Verbilligte Wohnraumvermietung

Bei der verbilligten Wohnraumvermietung sind hinsichtlich des Abzugs von Aufwendungen für die vermietete Immobilie (Werbungskosten) Besonderheiten zu beachten. Die Regelungen hierzu wurden mit dem Steuervereinfachungsgesetz geändert. Nachfolgend erhalten Sie einen Überblick über die bisherigen und neuen Vorgaben zum Werbungskostenabzug: 

Bisherige Rechtslage

Betrug die Miete weniger als 56% der ortsüblichen Miete war nur der Teil der Werbungskosten abzugsfähig, der dem Verhältnis von verbilligter Miete zur ortsüblichen Miete entsprach. 

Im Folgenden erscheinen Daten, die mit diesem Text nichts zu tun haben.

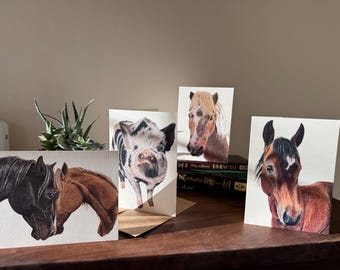 Farm Greeting Card horse lovers gift for pig lover Colored Pencil Art card farm animal card 5x7” rustic greeting cards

Beispiel:        jährliche Miete = € 6.000, ortsübliche Jahresmiete = € 12.000, Jahreskosten der Immobilien = € 4.000 

Als Werbungskosten konnten nur 50% (6.000/12.000) = € 2.000 geltend gemacht werden.

Bei Mieten von mindestens 56%, jedoch weniger als 75% der ortsüblichen Miete  musste die Einkünfteerzielungsabsicht gegenüber dem Finanzamt nachgewiesen werden. Dies erfolgte mittels einer so genannten Totalüberschussprognose für die Dauer von 30 Jahren. Ergab sich danach kein positiver Wert, waren die Werbungskosten wie beim Unterschreiten der 56%-Grenze aufzuteilen und demzufolge nur anteilig abziehbar.

Ab einer Miete von 75% der ortsüblichen Miete konnte von einer Einkünfteerzielungsabsicht ausgegangen werden. In diesem Fall mussten die Werbungskosten nicht aufgeteilt werden. Sie waren in voller Höhe abzugsfähig.   

Beispiel:        jährliche Miete = € 9.000, ortsübliche Jahresmiete = € 12.000, Jahreskosten der Immobilien = € 4.000

Als Werbungskosten konnten nur 100% = € 4.000 geltend gemacht werden.

Neue Rechtslage 

Nach den Änderungen des Steuervereinfachungsgesetzes gibt es nur noch 2 (statt bisher 3) Grenzen: Beträgt die Miete weniger als 66% sind die Werbungskosten nur anteilig im Verhältnis von verbilligter Miete zur ortsüblichen Miete abzugsfähig. Beträgt die Miete mindestens 66% der ortsüblichen Miete ist ein voller Werbungskostenabzug möglich. Damit entfällt zukünftig die Notwendigkeit einer Totalüberschussprognose. 

Die dargestellte Änderung gilt ab dem Jahr 2012. Negative Auswirkungen ergeben sich daher bei bestehenden Mietverhältnissen, wenn die verbilligte Wohnraummiete zwischen 56% und 65% der ortsüblichen Miete liegt und aufgrund einer positiven Totalüberschussprognose bisher ein voller Werbungskostenabzug geltend gemacht wurde. Dagegen erhöht sich der Werbungskostenabzug für die Vermieter, die bisher eine Miete zwischen 66% und 74% der ortsüblichen Miete vereinbart und eine negative Überschussprognose hatten.